1. The utility model provides a crane span structure tee bend structure which characterized in that includes:

a channel is formed between the first buffer plate and the second buffer plate.

2. The bridge tee structure of claim 1, wherein each of the first and second dampening plates is removably connected to the base plate.

3. The bridge tee structure of claim 2, wherein two side edges of the first buffer plate are respectively folded towards a side away from the second buffer plate to form first flanges;

4. The bridge tee structure of claim 3, further comprising a limit cap plate disposed between the first and second baffle plates.

5. The bridge tee structure of claim 4, wherein locking levers are respectively arranged at corner positions of the limiting cover plates;

6. The bridge frame tee structure of any one of claims 1-5, wherein the sidewalls of the first and second baffle plates are each coated with a flexible sheet.

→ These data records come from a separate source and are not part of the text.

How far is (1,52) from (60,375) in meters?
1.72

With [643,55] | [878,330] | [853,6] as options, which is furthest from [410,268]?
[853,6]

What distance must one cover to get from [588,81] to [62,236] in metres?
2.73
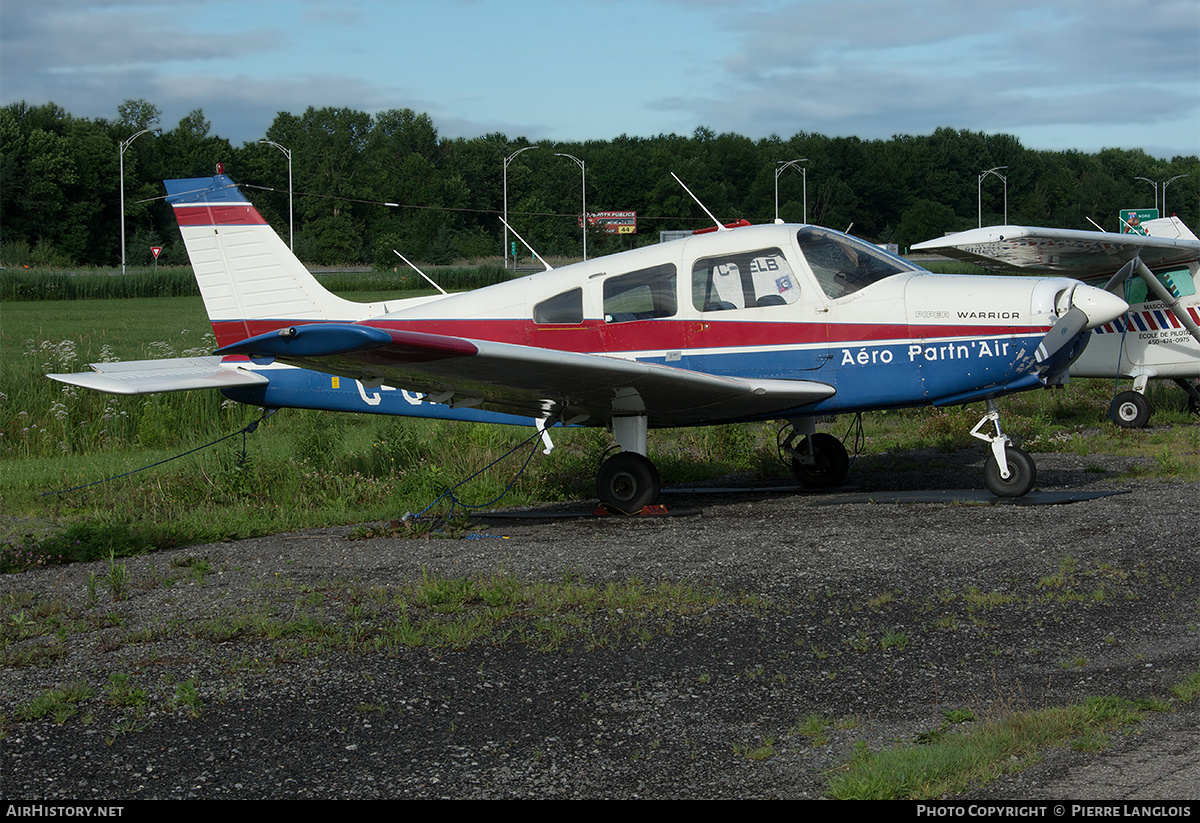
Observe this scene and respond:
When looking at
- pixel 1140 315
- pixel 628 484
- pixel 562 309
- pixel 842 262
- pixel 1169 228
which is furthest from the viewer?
pixel 1169 228

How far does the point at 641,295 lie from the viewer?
9.32 m

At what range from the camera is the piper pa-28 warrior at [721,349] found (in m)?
8.34

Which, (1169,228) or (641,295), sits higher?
(1169,228)

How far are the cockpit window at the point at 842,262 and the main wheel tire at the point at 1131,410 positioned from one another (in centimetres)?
656

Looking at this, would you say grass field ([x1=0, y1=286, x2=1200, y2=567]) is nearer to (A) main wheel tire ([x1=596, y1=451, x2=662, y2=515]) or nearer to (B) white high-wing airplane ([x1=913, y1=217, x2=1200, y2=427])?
(B) white high-wing airplane ([x1=913, y1=217, x2=1200, y2=427])

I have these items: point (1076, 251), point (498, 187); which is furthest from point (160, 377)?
point (498, 187)

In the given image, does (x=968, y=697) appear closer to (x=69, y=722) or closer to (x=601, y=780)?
(x=601, y=780)

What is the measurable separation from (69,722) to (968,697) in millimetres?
3546

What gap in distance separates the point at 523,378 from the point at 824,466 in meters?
3.54

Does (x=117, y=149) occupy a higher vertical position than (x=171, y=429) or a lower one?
higher

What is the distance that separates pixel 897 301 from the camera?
8.76 meters

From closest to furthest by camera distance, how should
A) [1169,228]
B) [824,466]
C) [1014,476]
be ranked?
1. [1014,476]
2. [824,466]
3. [1169,228]

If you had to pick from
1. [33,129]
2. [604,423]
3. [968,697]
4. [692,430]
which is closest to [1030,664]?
[968,697]

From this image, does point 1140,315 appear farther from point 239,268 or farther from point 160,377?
point 160,377
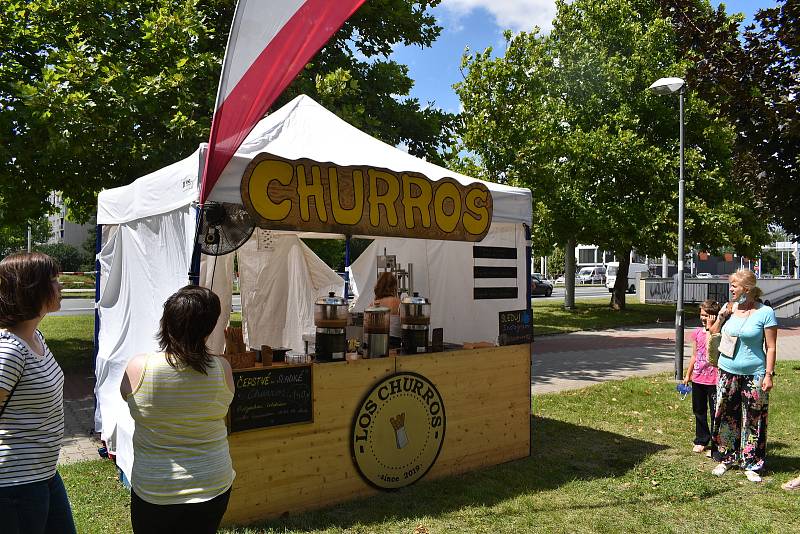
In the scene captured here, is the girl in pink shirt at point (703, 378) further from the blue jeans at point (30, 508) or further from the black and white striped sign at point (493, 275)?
the blue jeans at point (30, 508)

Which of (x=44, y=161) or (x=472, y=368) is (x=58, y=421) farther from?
(x=44, y=161)

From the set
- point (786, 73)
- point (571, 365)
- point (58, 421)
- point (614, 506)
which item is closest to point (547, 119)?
point (571, 365)

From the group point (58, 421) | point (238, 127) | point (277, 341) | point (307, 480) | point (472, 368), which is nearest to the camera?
point (58, 421)

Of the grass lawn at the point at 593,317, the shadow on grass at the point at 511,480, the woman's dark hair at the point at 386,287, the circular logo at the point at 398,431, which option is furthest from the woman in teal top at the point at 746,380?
the grass lawn at the point at 593,317

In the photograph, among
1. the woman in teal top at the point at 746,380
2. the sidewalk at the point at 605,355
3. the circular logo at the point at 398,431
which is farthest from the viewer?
the sidewalk at the point at 605,355

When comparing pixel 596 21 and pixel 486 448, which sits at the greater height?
pixel 596 21

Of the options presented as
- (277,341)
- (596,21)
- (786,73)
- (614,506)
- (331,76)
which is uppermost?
(596,21)

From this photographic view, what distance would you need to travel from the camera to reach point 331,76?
1154 centimetres

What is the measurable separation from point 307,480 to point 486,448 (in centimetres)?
200

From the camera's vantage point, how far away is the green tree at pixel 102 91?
9742 mm

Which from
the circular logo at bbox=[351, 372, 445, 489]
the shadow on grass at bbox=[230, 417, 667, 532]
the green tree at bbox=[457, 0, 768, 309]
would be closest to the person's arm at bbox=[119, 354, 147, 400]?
the shadow on grass at bbox=[230, 417, 667, 532]

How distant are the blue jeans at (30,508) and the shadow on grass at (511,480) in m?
2.19

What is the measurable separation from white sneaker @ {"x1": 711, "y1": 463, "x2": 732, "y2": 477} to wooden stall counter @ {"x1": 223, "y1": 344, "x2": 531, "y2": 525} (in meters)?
1.76

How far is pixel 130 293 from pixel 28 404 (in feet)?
12.7
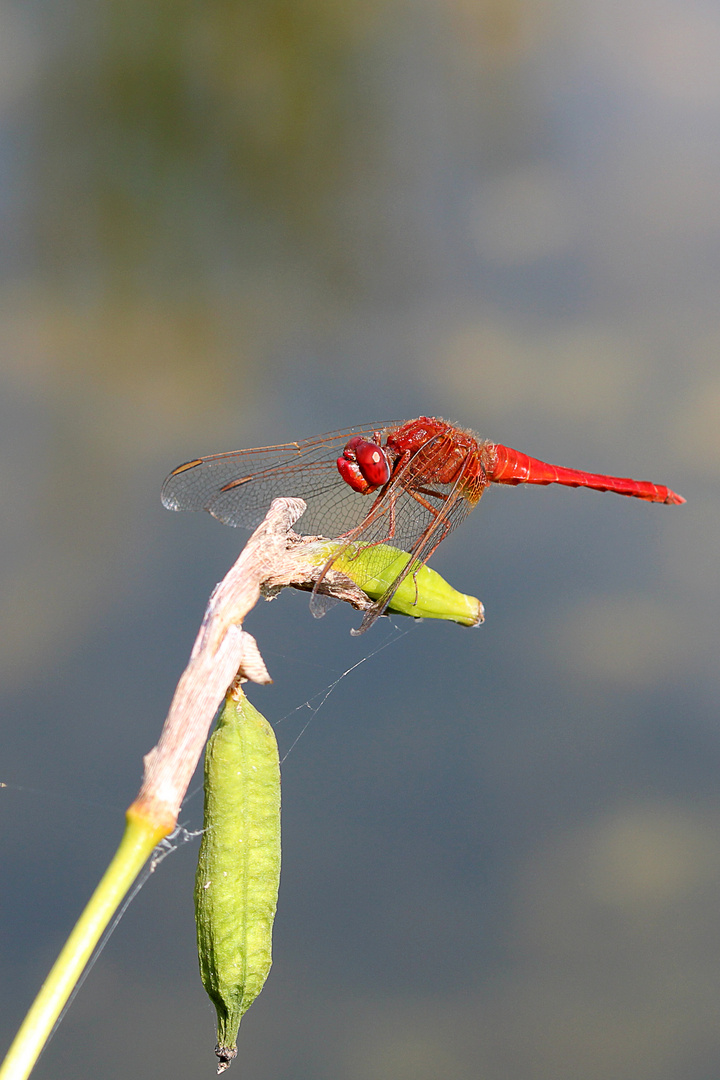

7. The bridge tee structure of claim 2, wherein the bottom plate is provided with a plurality of insertion holes, and the bottom ends of the first buffer plate and the second buffer plate are respectively provided with insertion rods which can extend into the insertion holes.

8. The bridge tee structure of claim 7, wherein the insert rod is provided with threads, and a nut is provided at one end of the insert rod penetrating through the bottom plate.

9. The bridge tee structure of claim 1, wherein a plurality of heat dissipation holes are formed in each of the first side plate and the second side plate.

10. A bridge cabling system comprising the bridge tee structure of any one of claims 1 to 9.